EXCERPTED RECORDS —
• • • • • • •

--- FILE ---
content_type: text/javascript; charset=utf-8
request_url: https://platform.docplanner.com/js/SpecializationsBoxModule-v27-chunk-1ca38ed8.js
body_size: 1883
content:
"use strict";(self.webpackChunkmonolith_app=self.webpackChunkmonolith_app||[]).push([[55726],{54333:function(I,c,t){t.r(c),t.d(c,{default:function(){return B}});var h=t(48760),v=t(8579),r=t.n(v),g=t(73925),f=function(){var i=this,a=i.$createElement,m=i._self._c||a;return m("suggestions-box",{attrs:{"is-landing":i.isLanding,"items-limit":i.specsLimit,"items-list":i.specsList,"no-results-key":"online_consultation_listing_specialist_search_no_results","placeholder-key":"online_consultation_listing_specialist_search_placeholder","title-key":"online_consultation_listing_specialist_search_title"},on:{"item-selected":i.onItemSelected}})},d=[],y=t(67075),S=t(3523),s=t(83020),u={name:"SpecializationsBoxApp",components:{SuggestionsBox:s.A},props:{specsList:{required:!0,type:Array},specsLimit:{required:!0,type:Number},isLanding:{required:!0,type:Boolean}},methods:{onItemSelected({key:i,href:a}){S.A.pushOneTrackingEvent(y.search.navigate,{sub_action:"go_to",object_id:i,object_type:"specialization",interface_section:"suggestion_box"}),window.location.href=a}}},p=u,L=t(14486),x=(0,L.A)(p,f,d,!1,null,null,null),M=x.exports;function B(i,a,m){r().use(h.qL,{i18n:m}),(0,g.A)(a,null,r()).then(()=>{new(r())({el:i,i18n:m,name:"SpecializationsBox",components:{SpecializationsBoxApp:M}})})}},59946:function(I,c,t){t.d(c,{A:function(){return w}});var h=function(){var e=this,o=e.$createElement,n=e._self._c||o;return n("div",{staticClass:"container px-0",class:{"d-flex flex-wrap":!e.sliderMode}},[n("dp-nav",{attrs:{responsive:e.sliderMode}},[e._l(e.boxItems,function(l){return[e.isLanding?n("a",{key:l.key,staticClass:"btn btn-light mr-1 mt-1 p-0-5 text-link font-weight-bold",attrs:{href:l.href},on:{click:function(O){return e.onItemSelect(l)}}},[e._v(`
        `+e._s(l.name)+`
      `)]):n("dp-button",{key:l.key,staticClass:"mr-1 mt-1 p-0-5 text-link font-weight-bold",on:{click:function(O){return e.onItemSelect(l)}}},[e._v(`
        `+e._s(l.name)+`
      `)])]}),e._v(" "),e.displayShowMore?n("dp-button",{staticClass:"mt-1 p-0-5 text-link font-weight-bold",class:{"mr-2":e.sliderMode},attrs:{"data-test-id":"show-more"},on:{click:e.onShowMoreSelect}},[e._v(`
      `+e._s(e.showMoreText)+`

• • • • • • •

GOAL OF THE EXERCISE — Every line that contains "button" should be copied out of the data.

RESPONSE BELOW —
      `)]):n("dp-button",{key:l.key,staticClass:"mr-1 mt-1 p-0-5 text-link font-weight-bold",on:{click:function(O){return e.onItemSelect(l)}}},[e._v(`
      `)])]}),e._v(" "),e.displayShowMore?n("dp-button",{staticClass:"mt-1 p-0-5 text-link font-weight-bold",class:{"mr-2":e.sliderMode},attrs:{"data-test-id":"show-more"},on:{click:e.onShowMoreSelect}},[e._v(`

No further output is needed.